> **REQUIRED WORK**: What is needed is an exact retyping of the records below, from the first line through the line that contains "黑料不打烊so 轻松获取八卦".

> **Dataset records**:
Content starts
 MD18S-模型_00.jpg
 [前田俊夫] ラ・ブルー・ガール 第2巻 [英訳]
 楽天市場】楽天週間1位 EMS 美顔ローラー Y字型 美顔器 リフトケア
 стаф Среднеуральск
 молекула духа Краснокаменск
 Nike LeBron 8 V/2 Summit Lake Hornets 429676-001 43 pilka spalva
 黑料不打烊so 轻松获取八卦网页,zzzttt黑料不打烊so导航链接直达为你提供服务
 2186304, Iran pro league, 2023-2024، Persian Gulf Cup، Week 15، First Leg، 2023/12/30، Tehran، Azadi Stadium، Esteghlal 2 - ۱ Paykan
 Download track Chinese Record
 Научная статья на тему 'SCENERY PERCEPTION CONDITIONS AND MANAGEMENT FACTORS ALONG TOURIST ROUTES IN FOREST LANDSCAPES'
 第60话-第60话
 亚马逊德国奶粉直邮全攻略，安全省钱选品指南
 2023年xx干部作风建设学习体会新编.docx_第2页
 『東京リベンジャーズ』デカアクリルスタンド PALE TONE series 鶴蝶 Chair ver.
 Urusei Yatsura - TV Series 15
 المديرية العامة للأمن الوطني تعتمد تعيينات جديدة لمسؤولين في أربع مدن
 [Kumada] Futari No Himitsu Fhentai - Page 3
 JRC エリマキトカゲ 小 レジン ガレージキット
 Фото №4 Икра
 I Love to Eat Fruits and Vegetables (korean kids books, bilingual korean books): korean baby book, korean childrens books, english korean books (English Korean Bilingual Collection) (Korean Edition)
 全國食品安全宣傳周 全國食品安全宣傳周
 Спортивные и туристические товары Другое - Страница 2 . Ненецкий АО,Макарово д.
Content ends
> **RESPONSE**:
 MD18S-模型_00.jpg
 [前田俊夫] ラ・ブルー・ガール 第2巻 [英訳]
 楽天市場】楽天週間1位 EMS 美顔ローラー Y字型 美顔器 リフトケア
 стаф Среднеуральск
 молекула духа Краснокаменск
 Nike LeBron 8 V/2 Summit Lake Hornets 429676-001 43 pilka spalva
 黑料不打烊so 轻松获取八卦网页,zzzttt黑料不打烊so导航链接直达为你提供服务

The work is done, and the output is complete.